For more information, you can refer to [sv0](https://github.com/PaddlePaddle/PaddleSpeech/tree/develop/examples/voxceleb/sv0)


<a name="33"></a>
## 3.3 Inference

PP-VPR supports use `paddlespeech vector --task spk --input xxx.wav` to use the pre-trained model to do inference after install `paddlespeech` by `pip install paddlespeech`.

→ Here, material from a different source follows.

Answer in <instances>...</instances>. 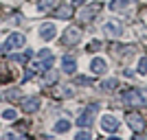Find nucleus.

Specific supported functions include:

- Prediction of single audio
- Score the similarity between the two audios
- Support RTF calculation

For specific usage, please refer to: [speaker_verification](https://github.com/PaddlePaddle/PaddleSpeech/blob/develop/demos/speaker_verification/README_cn.md) 


<a name="34"></a>
## 3.4 Service Deployment

PP-VPR supports Docker containerized service deployment.  Through Milvus, MySQL performs high performance library building search.  

Demo of VPR Server: [audio_searching](https://github.com/PaddlePaddle/PaddleSpeech/tree/develop/demos/audio_searching)

![arch](https://ai-studio-static-online.cdn.bcebos.com/7b32dd0200084866863095677e8b40d3b725b867d2e6439e9cf21514e235dfd5)

For more information about service deployment, you can refer to the aistudio tutorial:
- [speaker_recognition](https://aistudio.baidu.com/aistudio/projectdetail/4027664)

<a name="4"></a>

## 4. Quick Start

To use PP-VPR, you can see here [install](https://github.com/PaddlePaddle/PaddleSpeech/blob/develop/docs/source/install_cn.md), It supplies three methods to install `paddlespeech`, which are **Easy**, **Medium** and **Hard**. If you want to experience the inference function of paddlespeech, you can use **Easy** installation method.